At 226 Gilman Ave. there sits a lovely little building known, since 1947, as the Busy Bee. Since its opening, this company has held the hearts of this town by filling their stomachs with its homemade food and local recipes. Today, Mr. Larry Sloter has brought the beloved ‘quintessential neighborhood diner’ back to life. Mr. Sloter purchased the building from Georgeanna Wade and Donna English in 2016 and has put a tremendous effort into restoring and rebranding the business. He took the idea of a local diner and raised it to a whole different level. All of the food created here is made in-house via 30 local suppliers.
They’re open from 6 a.m. to 2 p.m. every day and if you are looking for a fantastic meal, incredibly friendly service, and an all around wonderful experience, then this is the place for you. Also, if you are in the mood for a bit of a challenge, feel free to try their pancake or bacon cheeseburger challenge!
The building itself also has a fascinating history. It was built at 226 Gilman Ave. around 1888 by George Storck. Storck built this building to be his confectionary, bakery, and ice cream parlor. He worked until 1924, when he sold it to Henry G. and Maude E. Storck. Thus, it continued to be Storck’s Confectionary until 1940, when Maude retired, and the building went vacant. It stayed empty until 1945, when Orian J. McConaha purchased it to be their residence until 1947.

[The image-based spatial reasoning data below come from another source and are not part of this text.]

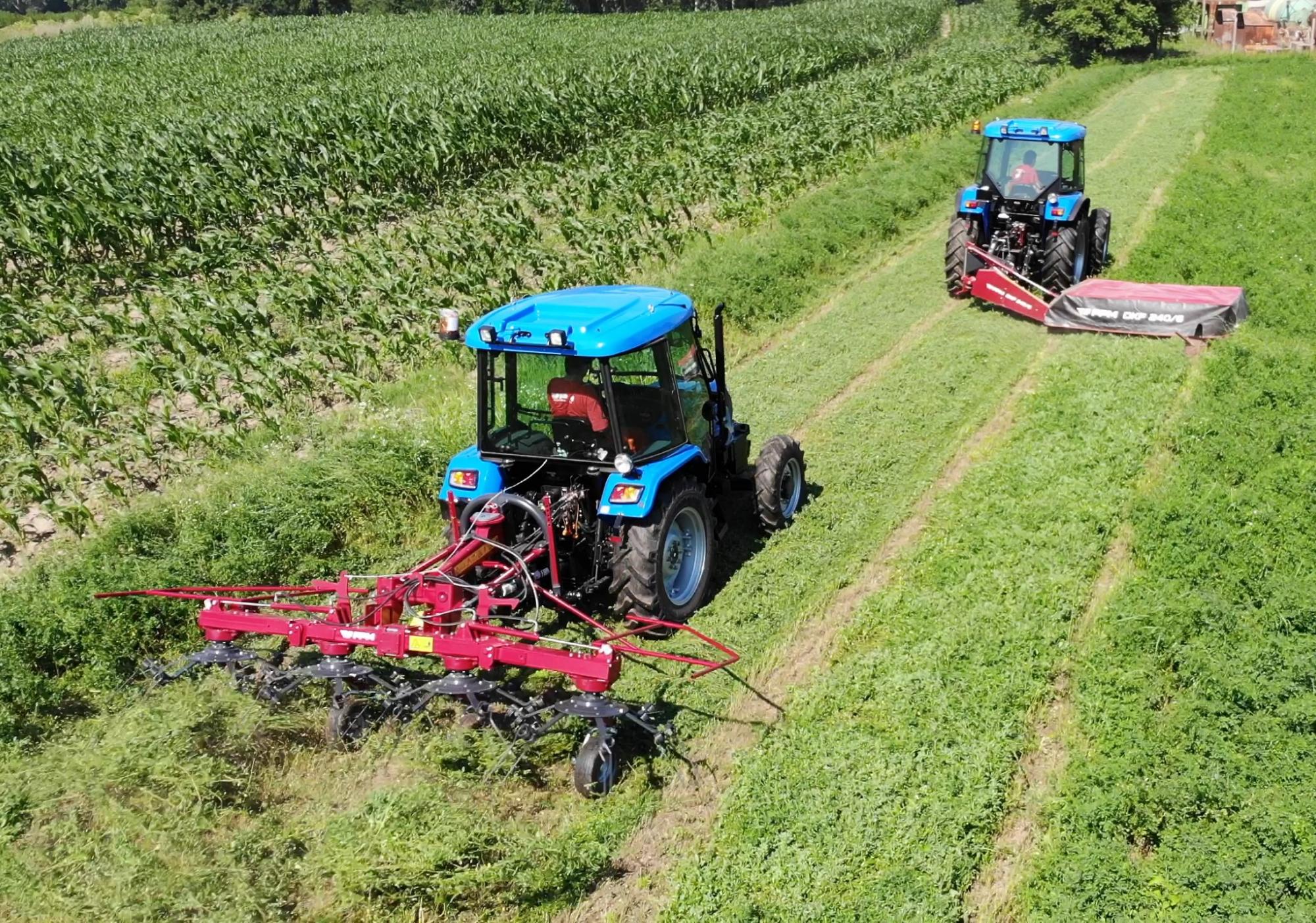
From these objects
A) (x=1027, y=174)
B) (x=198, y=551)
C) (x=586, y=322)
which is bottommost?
(x=198, y=551)

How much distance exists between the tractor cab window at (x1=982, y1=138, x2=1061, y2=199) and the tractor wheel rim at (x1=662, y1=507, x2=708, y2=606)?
9.03m

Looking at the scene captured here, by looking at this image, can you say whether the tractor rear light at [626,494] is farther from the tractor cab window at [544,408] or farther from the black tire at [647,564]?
the tractor cab window at [544,408]

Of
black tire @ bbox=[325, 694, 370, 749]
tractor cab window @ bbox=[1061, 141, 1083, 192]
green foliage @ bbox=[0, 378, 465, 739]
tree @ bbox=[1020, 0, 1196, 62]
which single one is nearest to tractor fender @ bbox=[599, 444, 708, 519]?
black tire @ bbox=[325, 694, 370, 749]

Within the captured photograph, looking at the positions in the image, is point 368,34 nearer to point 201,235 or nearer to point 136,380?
point 201,235

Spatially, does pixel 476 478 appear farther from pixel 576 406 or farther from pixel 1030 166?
pixel 1030 166

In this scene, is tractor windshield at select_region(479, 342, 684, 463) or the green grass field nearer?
the green grass field

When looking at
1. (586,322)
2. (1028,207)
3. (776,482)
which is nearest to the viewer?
(586,322)

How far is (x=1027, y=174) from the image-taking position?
14445 mm

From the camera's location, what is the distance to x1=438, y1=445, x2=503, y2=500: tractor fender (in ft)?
23.6

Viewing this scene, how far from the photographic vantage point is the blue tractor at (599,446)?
6898 millimetres

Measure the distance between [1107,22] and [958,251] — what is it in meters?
31.2

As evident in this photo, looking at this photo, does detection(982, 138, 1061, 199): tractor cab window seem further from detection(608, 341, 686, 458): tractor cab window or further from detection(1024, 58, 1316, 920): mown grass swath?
detection(608, 341, 686, 458): tractor cab window

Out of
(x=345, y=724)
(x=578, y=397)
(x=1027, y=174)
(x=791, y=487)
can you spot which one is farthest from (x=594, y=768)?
(x=1027, y=174)

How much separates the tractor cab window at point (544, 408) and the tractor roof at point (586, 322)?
170 millimetres
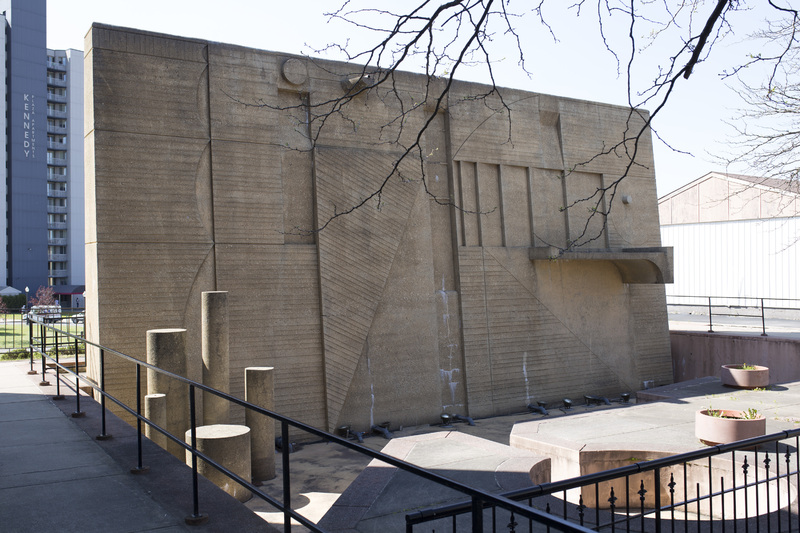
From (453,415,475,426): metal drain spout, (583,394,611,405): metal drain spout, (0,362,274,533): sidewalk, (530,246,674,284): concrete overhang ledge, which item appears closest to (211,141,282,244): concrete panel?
(453,415,475,426): metal drain spout

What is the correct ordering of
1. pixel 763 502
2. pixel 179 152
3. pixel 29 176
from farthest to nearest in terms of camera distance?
pixel 29 176, pixel 179 152, pixel 763 502

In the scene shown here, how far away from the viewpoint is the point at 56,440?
573 centimetres

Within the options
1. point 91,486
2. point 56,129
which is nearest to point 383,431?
point 91,486

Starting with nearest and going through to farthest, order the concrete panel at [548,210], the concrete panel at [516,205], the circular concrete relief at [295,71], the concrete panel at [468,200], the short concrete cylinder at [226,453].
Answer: the short concrete cylinder at [226,453] → the circular concrete relief at [295,71] → the concrete panel at [468,200] → the concrete panel at [516,205] → the concrete panel at [548,210]

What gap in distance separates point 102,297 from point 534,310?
921 cm

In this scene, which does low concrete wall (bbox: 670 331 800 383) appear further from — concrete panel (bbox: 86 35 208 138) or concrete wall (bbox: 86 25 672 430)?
concrete panel (bbox: 86 35 208 138)

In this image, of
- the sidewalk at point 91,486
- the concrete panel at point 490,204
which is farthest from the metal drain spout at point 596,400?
the sidewalk at point 91,486

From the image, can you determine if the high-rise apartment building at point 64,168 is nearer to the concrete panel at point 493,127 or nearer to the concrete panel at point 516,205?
the concrete panel at point 493,127

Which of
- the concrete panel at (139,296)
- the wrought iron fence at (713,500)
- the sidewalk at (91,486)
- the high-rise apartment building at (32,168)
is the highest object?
the high-rise apartment building at (32,168)

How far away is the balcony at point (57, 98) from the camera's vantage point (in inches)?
2146

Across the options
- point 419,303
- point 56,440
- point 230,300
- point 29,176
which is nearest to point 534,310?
point 419,303

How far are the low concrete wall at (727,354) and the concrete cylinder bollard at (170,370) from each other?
13.8 metres

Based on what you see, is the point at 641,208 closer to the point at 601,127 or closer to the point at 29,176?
the point at 601,127

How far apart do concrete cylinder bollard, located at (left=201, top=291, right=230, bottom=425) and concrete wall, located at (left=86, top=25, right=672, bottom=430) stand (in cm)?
140
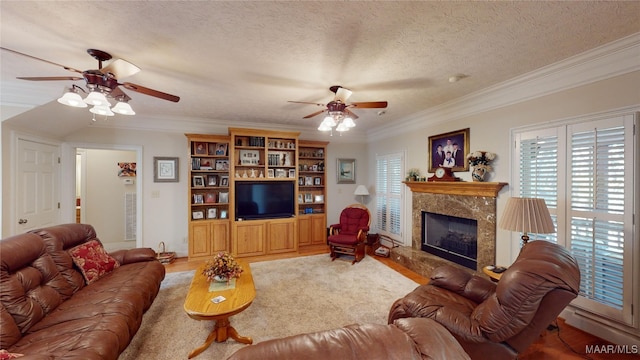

Interestingly, the business name ‘Busy Bee’ first showed up in town in 1945 at 607 Putnam Street, and in 1947 it moved to its current location in Harmar. The gentleman who owned and ran the business was Donovan Williamson until 1954, when it was sold to Harry T. and Lily Mae Roberts. They reopened the business on April 1st, 1954. From here onwards, many people remember coming here before or after school for a snack or to hang out with friends, and many of the patrons who still eat here today could tell you lovely stories about what it was like when the Roberts’ ran the house. This is the era where the Busy Bee first earned its reputation.
Sadly, Harry passed in 1994, but it is believed by many of the current and past staff that he is still in the building. Many have recounted stories where the water would turn on by itself, doors will open but no one visible walks through, and occasionally thuds or footsteps can be heard on the upper floor when no one is there.